Malawi : grosse fatigue pour Joyce Banda

Lors de l'investiture de Joyce Banda, à Lilongwe en avril 2012. © STEPHANE DE SAKUTIN/AFP

Elle avait fait de la corruption son cheval de bataille pour attirer les investisseurs. Aujourd'hui, la présidente du Malawi, Joyce Banda, déchante : depuis que le "Cashgate" a éclaté, ils reprennent la poudre d'escampette.

Joyce Banda va-t-elle perdre son pari ? Depuis quelques semaines, la présidente du Malawi, qui a tout misé depuis son accession au pouvoir, en avril 2012, sur une gestion rigoureuse des deniers publics et sur le retour des bailleurs de fonds, voit ces derniers la lâcher les uns après les autres. Deux mois après son élection, le secrétaire d’État britannique au Développement international l’avait qualifiée de "très bonne présidente". Aujourd’hui, Londres a décidé de suspendre son aide annuelle de 140 millions d’euros. Or elle représente la plus importante contribution bilatérale au budget du Malawi, lequel dépend à 40 % de l’aide internationale. L’Union européenne a menacé de faire de même, et le Fonds monétaire international (FMI) hésite à verser les quelque 15 millions d’euros promis.

Au coeur de ce revirement, le Cashgate, un scandale à épisodes dignes d’une série télévisée. Tout a commencé début septembre avec l’arrestation de hauts fonctionnaires après que des liasses de kwachas, la monnaie nationale, ont été retrouvées par centaines chez eux et/ou dans leur véhicule. Le 13 septembre, Paul Mphwiyo, directeur du budget au ministère des Finances, qui tentait d’assainir le système, recevait trois balles dans la tête devant son domicile. Il a miraculeusement survécu à cette tentative d’assassinat et se trouve en convalescence dans un hôpital sud-africain. Depuis, 68 personnes ont été arrêtées, et 33 comptes en banque gelés.

Au total, 50 millions de dollars auraient disparu depuis l’arrivée de Banda au pouvoir.

Au total, 50 millions de dollars auraient disparu depuis l’arrivée de Banda au pouvoir. Et, depuis une décennie, c’est le tiers des ressources de l’État qui s’est volatilisé, selon la présidente, qui a affirmé dans les colonnes du Financial Times être la première à lutter réellement contre ce fléau.

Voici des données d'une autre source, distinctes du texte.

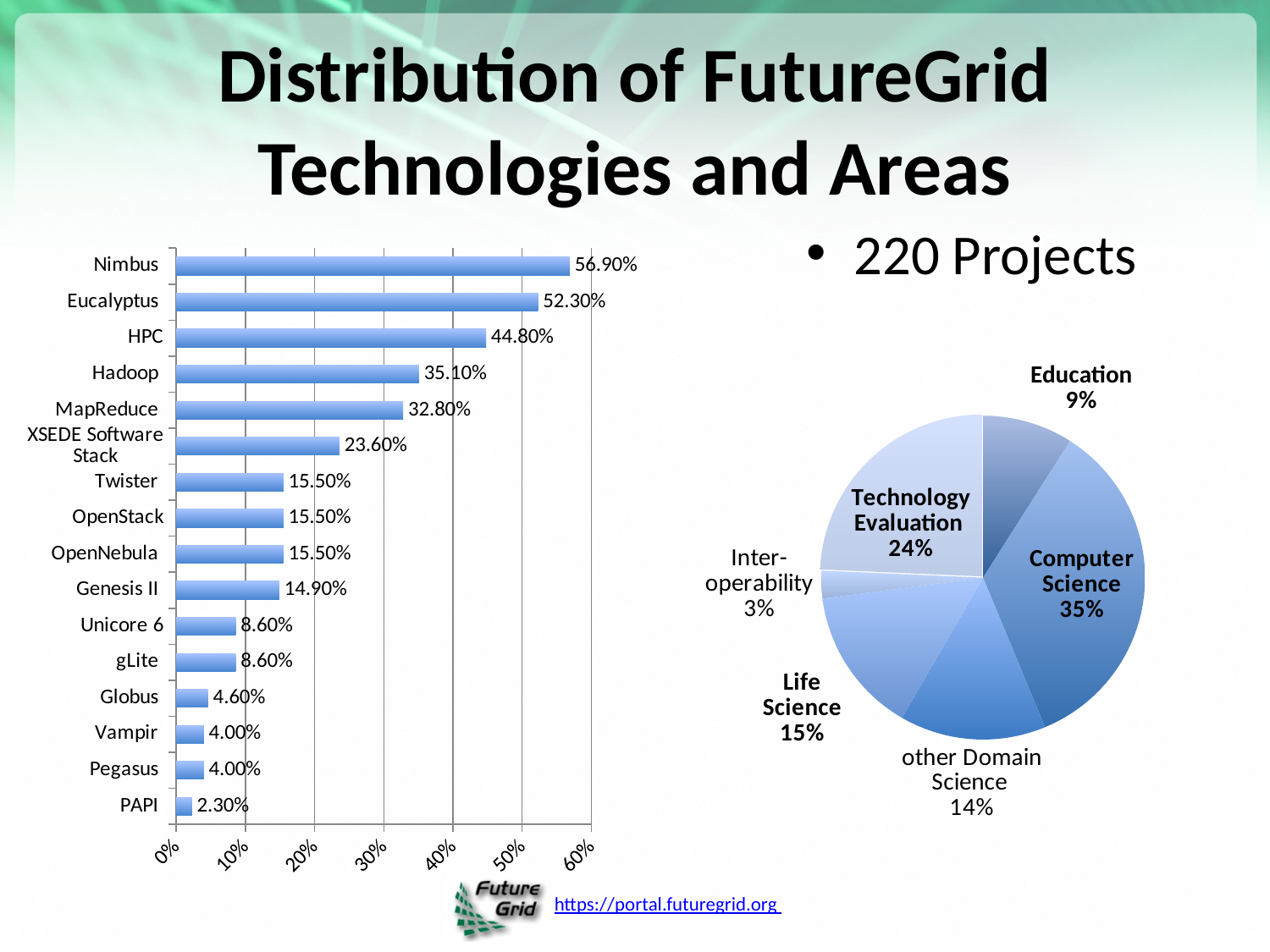
In the pie chart on the right, what share does Inter-operability have? 3% In the bar chart on the left, what is the value for XSEDE Software Stack? 23.60% In the bar chart on the left, which technology has the highest value? Nimbus In the bar chart on the left, which is larger, the value for Hadoop or the value for MapReduce? Hadoop In the bar chart on the left, what is the value for Nimbus? 56.90% How many slices does the pie chart on the right have? 6 In the bar chart on the left, which technology has the lowest value? PAPI What kind of chart is the chart on the left of the slide? Bar chart In the pie chart on the right, what share does Computer Science have? 35% In the bar chart on the left, what is the difference between the values for Eucalyptus and HPC? 7.50% How many technologies are shown in the bar chart on the left? 16 In the pie chart on the right, which area has the largest share? Computer Science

Face à ce scandale, Banda, qui s’était rendue célèbre en réduisant son propre salaire et en vendant le jet présidentiel acquis par son prédécesseur, a pris une nouvelle décision spectaculaire : le 10 octobre, elle a limogé l’intégralité de son gouvernement. L’un de ses proches, Ralph Kasambara, jusque-là ministre de la Justice, a été inculpé de tentative d’assassinat dans l’affaire Mphwiyo. Banda elle-même aurait été visée par des menaces de mort, dont certaines venaient de l’étranger, a indiqué son ministre de la Communication.

Des rumeurs malveillantes

Malgré l’audace dont elle fait preuve dans la lutte anticorruption, la présidente est la cible de rumeurs malveillantes à Lilongwe, où on la dit impliquée dans le scandale. N’est-elle pas au pouvoir depuis plus de dix-huit mois ? L’impatience des Malawites sur fond de tensions sociales alimente ce type d’accusations. Les plus pauvres ont particulièrement souffert de la dévaluation de moitié du kwacha en 2012. Une mesure réclamée par le FMI depuis des années et que Joyce Banda avait acceptée, contrairement à son prédécesseur, le défunt Bingu wa Mutharika, qui s’y opposait farouchement.

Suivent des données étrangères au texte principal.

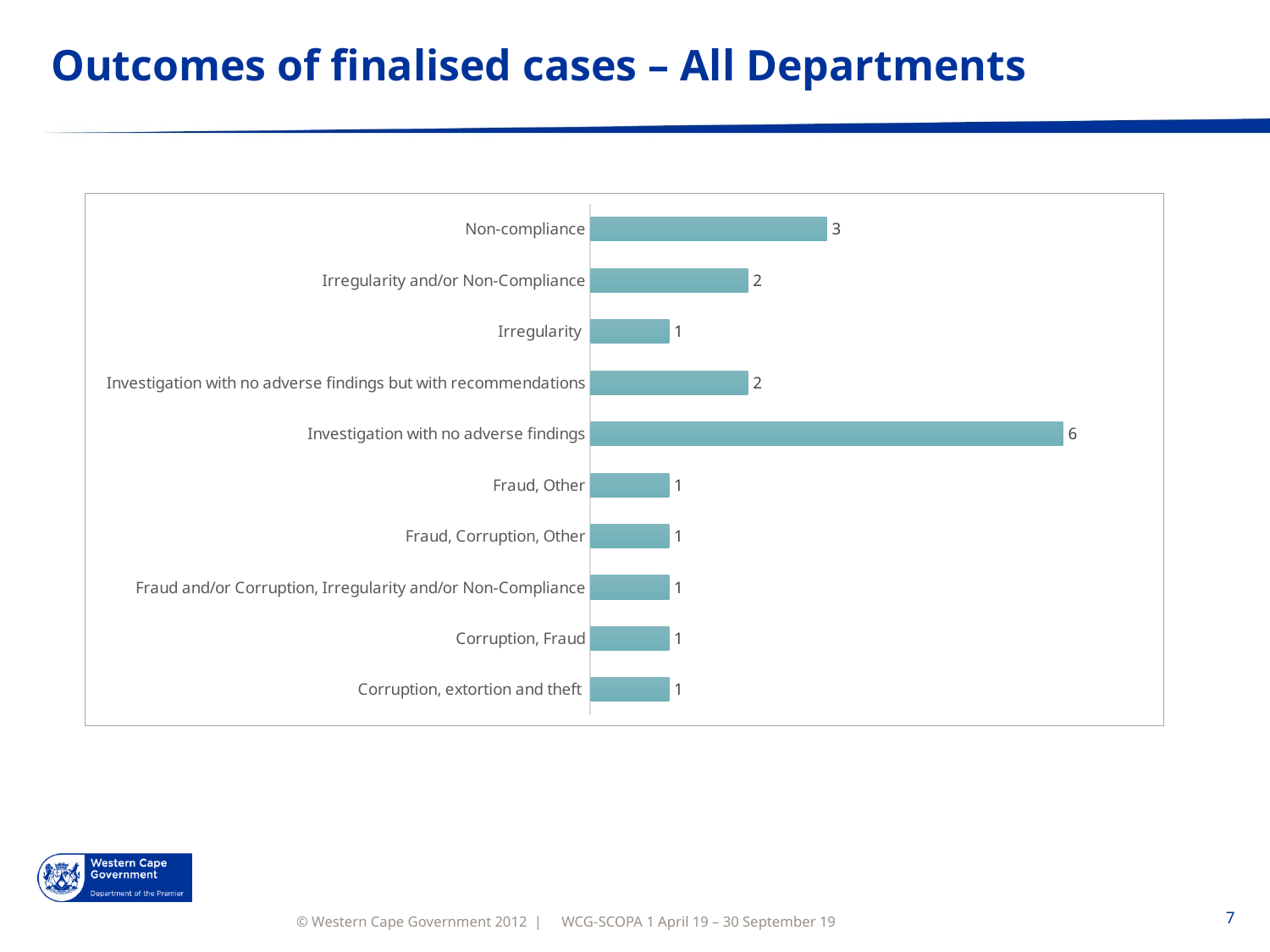
What is the difference between the values for Non-compliance and Irregularity? 2 What is the difference between the values for Investigation with no adverse findings and Non-compliance? 3 What is the title of the slide? Outcomes of finalised cases – All Departments What is the value for Investigation with no adverse findings? 6 What kind of chart is shown on the slide? Bar chart How many categories have a value of 1? 6 What is the value for Non-compliance? 3 Which is larger, the value for Non-compliance or the value for Investigation with no adverse findings but with recommendations? Non-compliance What is the value for Irregularity and/or Non-Compliance? 2 Which category has the highest value? Investigation with no adverse findings How many categories are shown in the chart? 10 What is the value for Corruption, extortion and theft? 1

Le gel de l’aide britannique pourrait encore durer : à Londres, le ministère du Développement international a affirmé "qu’aucun financement ne sera versé tant que l’argent des contribuables ne sera pas en sécurité". Pour Banda, il y a pourtant urgence : une élection présidentielle doit se tenir dans six mois. L’adoption d’une nouvelle cure d’austérité pourrait ruiner tous ses espoirs, d’autant qu’elle s’est déjà séparée de nombre de ses alliés. "Si ma lutte contre la corruption me coûte la victoire, cela ne me pose aucun problème", a-t-elle toutefois affirmé.